→ **Excerpt**
....

From time to time workers in apparently unrelated fields look sideways to discover that others are working on the same problem from a different angle. This happened recently when investigators in diabetes and cancer found that they were exploring much the same territory, a discovery triggered in part by publications in this journal last year [15]. Controversial though some of the reports have proved, the effect has been an explosion of interest in this previously underexplored area. The result has been an increased appreciation of the intimate connection between metabolism, cell growth and turnover, together with new observations that may come to influence clinical management of diabetes.

An association between diabetes and cancer was first reported as an incidental finding in 1932, in a paper stating that ‘it would appear that either diabetics tend to develop cancer or that cancer patients tend to develop symptoms recognised as diabetic’. Cancers of the uterus, pancreas and intestine already featured on the list of associated tumours [6]. Later reports, in contrast, suggested a lower mortality rate from cancer relative to the non-diabetic population because patients with diabetes died earlier from vascular disease [7]. Nonetheless, clinical observation continued to suggest an excess risk of endometrial and pancreatic cancer, but the nature and extent of the association between type 2 diabetes and a range of cancer types only became clear when large-scale cancer registries began to report their findings.

The ADA and the American Cancer Society (ACS) responded to the concerns raised in this journal by holding a meeting (in conjunction with the EASD and the European Cancer Organization) in Atlanta in December 2009. The aims were to analyse the current state of knowledge concerning cancer and diabetes, and to identify the most important gaps in understanding [8, 9]. The meeting focused on four key questions, as follows:

Is there a meaningful association between diabetes and cancer incidence or prognosis?

The key conclusions were that diabetes (primarily type 2) is associated with an increased risk for some cancers (liver, pancreas, endometrium, colon and rectum, breast, bladder), but a reduced risk of prostate cancer. For other cancer sites the evidence is either inconclusive or negative.

....

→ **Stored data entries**

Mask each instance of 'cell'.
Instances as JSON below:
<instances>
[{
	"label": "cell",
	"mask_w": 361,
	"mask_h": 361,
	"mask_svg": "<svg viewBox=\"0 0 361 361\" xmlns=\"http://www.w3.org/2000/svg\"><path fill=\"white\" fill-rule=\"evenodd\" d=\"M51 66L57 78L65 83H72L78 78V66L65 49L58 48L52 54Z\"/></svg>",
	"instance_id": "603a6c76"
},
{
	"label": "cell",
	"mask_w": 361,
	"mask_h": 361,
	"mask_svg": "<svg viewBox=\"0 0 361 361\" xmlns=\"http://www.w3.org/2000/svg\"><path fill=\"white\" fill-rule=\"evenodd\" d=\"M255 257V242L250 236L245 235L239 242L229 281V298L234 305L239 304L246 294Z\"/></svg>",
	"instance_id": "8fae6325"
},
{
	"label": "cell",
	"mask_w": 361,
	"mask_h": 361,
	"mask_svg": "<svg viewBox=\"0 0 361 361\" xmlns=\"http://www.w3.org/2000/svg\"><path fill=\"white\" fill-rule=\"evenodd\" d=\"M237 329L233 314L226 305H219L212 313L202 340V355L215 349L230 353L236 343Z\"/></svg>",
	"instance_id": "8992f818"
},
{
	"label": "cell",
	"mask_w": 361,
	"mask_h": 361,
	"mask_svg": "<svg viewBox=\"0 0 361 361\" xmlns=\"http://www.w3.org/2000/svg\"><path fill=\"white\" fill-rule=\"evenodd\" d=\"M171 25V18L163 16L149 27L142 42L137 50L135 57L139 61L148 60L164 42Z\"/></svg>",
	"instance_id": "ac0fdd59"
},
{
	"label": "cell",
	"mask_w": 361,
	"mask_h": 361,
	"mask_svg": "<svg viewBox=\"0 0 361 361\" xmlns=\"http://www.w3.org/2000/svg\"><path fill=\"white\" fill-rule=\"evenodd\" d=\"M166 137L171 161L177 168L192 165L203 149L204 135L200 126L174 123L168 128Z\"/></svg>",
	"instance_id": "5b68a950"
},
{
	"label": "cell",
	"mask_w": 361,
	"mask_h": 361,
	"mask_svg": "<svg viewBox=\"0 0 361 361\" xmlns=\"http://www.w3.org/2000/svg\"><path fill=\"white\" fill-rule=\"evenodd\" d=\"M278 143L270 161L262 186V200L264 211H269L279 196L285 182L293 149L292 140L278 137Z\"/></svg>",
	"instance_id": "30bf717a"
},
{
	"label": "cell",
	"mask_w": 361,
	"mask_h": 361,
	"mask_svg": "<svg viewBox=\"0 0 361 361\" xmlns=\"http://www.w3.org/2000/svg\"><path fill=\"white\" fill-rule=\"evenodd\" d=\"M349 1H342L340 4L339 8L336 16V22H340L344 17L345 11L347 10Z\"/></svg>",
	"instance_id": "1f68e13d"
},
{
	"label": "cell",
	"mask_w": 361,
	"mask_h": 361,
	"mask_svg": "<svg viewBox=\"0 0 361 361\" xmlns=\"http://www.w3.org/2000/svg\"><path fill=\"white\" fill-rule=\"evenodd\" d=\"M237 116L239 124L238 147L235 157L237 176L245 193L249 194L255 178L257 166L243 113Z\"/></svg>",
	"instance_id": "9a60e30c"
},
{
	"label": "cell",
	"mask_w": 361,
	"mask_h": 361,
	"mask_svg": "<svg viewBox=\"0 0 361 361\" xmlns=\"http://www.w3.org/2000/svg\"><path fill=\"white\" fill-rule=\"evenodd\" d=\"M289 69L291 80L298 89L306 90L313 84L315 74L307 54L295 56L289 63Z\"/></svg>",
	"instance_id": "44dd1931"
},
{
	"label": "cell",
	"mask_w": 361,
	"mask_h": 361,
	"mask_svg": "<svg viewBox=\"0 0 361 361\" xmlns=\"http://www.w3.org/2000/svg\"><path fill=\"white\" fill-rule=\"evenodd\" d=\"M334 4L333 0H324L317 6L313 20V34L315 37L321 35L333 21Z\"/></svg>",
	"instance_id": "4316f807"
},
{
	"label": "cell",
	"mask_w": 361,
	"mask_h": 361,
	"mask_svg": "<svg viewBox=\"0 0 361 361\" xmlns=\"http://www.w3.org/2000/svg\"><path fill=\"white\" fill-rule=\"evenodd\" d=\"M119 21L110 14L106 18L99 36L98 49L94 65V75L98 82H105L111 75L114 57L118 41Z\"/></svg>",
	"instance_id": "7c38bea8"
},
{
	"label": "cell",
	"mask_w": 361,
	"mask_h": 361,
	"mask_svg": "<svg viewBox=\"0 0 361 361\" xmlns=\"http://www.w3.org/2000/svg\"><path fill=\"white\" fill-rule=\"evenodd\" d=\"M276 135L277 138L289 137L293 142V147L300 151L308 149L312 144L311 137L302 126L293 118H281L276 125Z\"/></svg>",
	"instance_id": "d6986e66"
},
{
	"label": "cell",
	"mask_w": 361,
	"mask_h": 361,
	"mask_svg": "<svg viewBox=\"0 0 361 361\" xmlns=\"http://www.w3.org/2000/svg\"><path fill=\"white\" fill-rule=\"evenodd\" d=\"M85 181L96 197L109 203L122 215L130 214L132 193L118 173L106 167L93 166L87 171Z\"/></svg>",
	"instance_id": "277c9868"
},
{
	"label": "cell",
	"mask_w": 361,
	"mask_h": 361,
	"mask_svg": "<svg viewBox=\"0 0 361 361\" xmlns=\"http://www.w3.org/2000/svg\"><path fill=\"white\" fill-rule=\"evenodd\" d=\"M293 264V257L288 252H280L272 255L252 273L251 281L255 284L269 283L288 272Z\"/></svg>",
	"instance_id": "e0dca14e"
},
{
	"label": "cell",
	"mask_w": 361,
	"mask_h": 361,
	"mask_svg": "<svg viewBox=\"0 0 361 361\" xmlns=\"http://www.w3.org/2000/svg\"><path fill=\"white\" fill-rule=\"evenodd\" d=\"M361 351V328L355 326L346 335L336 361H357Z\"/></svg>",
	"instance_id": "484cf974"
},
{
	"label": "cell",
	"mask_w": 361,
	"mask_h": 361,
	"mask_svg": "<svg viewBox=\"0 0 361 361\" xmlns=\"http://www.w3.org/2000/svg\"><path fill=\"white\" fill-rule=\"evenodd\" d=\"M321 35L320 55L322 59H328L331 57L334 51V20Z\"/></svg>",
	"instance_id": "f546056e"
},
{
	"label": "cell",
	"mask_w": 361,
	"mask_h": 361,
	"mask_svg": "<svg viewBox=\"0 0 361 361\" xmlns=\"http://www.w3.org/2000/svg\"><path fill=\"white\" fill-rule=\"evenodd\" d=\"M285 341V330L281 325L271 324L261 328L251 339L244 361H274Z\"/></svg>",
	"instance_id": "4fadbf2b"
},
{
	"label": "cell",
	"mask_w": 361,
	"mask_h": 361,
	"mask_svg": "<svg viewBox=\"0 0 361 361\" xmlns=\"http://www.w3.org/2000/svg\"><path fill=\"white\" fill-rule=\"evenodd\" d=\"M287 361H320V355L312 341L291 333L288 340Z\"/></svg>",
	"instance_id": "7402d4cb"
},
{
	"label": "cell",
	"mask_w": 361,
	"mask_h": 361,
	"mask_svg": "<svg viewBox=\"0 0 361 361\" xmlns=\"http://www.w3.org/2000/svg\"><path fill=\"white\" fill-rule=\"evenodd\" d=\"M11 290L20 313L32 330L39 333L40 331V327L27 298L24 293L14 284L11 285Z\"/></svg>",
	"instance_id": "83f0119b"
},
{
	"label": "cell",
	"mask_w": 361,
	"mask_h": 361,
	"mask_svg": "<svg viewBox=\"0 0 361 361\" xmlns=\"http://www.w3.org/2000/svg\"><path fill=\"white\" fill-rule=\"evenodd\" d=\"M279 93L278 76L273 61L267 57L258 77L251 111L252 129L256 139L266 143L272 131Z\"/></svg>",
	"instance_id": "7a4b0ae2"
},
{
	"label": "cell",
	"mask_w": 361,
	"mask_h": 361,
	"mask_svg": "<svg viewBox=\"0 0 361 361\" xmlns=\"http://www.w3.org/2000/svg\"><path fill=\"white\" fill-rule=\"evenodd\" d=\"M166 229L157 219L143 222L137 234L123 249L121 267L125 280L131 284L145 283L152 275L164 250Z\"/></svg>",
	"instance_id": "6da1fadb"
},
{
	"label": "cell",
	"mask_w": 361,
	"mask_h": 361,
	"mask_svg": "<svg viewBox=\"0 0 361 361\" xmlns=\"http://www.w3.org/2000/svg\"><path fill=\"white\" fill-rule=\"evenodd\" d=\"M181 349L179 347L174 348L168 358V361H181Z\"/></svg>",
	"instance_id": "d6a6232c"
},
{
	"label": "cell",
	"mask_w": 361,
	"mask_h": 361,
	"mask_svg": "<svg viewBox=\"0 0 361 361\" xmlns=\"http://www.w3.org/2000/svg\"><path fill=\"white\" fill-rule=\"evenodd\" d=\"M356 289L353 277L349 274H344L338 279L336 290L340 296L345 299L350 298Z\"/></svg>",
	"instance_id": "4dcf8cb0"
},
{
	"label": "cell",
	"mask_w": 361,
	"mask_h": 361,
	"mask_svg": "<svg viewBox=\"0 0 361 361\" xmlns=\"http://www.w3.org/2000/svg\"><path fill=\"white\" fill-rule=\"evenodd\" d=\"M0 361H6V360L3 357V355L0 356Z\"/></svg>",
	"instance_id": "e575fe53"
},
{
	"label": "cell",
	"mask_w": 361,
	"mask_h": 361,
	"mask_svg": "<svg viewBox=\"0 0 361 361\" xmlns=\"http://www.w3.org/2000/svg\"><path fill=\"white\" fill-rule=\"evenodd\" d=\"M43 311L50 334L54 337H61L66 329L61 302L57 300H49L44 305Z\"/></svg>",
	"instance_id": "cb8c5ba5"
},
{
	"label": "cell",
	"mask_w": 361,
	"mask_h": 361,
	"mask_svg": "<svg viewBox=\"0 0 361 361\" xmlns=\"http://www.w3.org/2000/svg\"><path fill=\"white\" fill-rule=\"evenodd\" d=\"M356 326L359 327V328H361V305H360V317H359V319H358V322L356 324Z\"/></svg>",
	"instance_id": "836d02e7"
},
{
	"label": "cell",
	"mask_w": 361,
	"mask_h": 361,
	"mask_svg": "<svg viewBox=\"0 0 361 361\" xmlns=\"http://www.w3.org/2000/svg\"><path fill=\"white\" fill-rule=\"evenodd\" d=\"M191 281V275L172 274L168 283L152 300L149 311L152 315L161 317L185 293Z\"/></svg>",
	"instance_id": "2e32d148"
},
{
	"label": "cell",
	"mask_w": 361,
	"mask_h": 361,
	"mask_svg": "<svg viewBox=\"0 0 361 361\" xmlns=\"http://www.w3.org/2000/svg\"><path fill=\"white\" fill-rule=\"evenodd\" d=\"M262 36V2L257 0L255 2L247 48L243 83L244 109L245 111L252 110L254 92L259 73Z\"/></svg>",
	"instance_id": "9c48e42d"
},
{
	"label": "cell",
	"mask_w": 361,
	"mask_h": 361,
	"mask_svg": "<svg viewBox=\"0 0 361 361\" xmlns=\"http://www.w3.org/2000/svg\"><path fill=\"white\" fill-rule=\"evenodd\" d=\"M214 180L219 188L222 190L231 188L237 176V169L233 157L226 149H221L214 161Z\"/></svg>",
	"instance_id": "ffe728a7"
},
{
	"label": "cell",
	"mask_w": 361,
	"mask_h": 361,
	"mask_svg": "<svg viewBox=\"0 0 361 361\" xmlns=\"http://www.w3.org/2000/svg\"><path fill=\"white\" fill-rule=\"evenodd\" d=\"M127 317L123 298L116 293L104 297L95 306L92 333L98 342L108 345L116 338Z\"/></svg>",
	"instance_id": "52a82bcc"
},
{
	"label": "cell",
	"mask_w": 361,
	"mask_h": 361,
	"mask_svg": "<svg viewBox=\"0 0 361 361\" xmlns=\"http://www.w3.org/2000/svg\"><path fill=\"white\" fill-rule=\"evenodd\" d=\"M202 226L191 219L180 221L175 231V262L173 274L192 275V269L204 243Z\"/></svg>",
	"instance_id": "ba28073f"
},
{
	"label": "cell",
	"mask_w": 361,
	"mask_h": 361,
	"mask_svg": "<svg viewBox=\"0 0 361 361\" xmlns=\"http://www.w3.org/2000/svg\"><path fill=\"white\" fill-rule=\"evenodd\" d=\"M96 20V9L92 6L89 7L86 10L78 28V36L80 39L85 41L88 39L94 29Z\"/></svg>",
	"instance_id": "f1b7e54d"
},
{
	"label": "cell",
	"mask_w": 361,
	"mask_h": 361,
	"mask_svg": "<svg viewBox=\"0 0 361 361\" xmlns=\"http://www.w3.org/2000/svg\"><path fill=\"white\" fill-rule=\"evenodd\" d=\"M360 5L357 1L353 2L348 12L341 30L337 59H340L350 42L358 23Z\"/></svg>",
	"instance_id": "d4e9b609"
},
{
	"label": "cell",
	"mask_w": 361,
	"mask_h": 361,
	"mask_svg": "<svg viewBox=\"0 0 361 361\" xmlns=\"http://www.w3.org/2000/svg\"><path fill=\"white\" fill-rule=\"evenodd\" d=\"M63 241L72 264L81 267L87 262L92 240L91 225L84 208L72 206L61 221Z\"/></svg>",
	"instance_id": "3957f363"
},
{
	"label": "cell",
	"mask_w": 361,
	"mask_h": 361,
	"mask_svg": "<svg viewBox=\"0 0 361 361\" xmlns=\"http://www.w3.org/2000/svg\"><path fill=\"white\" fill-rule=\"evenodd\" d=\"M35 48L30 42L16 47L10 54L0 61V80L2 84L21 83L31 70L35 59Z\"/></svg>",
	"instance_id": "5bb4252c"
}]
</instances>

....

→ **Required work**
a) According to the diabetes and cancer text, the risk of which cancer is reduced in people with diabetes?
b) Carry on writing the diabetes and cancer text, starting after its final sentence.
These entries have no connection to the diabetes and cancer text.

→ **Responses to the exercise**
a) Prostate cancer.

b)
The reasons for an increased risk of cancer in diabetes remain unclear, but there are three leading possibilities. The first is that increased cancer risk is directly related to hyperglycaemia, the second is that hyperinsulinaemia and insulin resistance are common factors in the development of diabetes and cancer, and the third is that the association is indirect and mediated by risk factors common to both conditions, such as obesity. Furthermore, cancer risk might also be modulated by the direct actions or indirect consequences of therapies used to treat diabetes.

Prospective, population-based studies will be needed to address questions such as these. These should compare the incidence of cancer sub-types in individuals with and without diabetes in relation to insulin production and sensitivity, while allowing for common confounders such as weight, diabetes duration and glucose exposure. Such studies should focus upon cancers known to be associated with diabetes; analyses that fail to discriminate between cancer types should be discouraged.

What risk factors are common to diabetes and cancer?

Cancer, like type 2 diabetes, is an age-related condition. It is slightly more common in men. There are important differences between geographical regions, between socioeconomic groups and between different ethnic groups sharing a common environment, for example in the USA. The extent to which these differences are caused by genes, environmental exposures, lifestyle, risk factor distribution or access to medical screening and therapy remains a matter for conjecture.

It is, however, clear from human and animal studies that potentially modifiable environmental factors such as energy balance and weight gain contribute to the burden of cancer, whereas weight loss (when not attributable to undiagnosed cancer) reduces cancer risk in women following successful diet-induced weight loss or bariatric surgery. Conversely, weight gain increases the risk of a number of cancers, notably of the breast.

Observational studies suggest that diets low in red or processed meat, and high in vegetables, fruits and whole grains protect against some cancers, possibly by modulating insulin sensitivity. Higher levels of physical activity also reduce the risks of certain types of cancer (colon, postmenopausal breast and endometrial) and are considered beneficial in diabetes, whereas smoking is equally harmful in both conditions. All levels of alcohol consumption appear to increase the risk of certain types of cancer, whereas moderate (but not high) alcohol intake is associated with a reduced rate of diabetes. Since many of these behaviours associate together, it is currently next to impossible to examine the benefits of individual components of lifestyle in isolation.

What are possible biological links between diabetes and cancer risk?

Malignant transformation is a complex process, which may be considered as passing through the three stages of initiation, promotion and progression. Factors influencing any one of these stages may modify cancer outcomes. The panel at the Atlanta meeting concluded that possible mechanisms for a direct link between diabetes and cancer include hyperinsulinaemia, hyperglycaemia and inflammation.

Most cancer cells produce or overproduce IGF-1 and insulin receptors, the latter most commonly as the A isoform, which can stimulate insulin-mediated mitogenesis even when IGF-1 receptors are lacking. Since glucose uptake in cancer cells is constitutive and unrelated to insulin binding, activation of the insulin receptor probably benefits the cancer cell by promoting cell survival and division. In all events, multiple downstream signalling events resulting from activation of the IGF–insulin axis contribute to cancer cell growth. The growth-promoting effects of the IGF–insulin axis may extend to normal smooth muscle cells, thus establishing a common pathway for accelerated atherosclerosis and accelerated cancer development in diabetes.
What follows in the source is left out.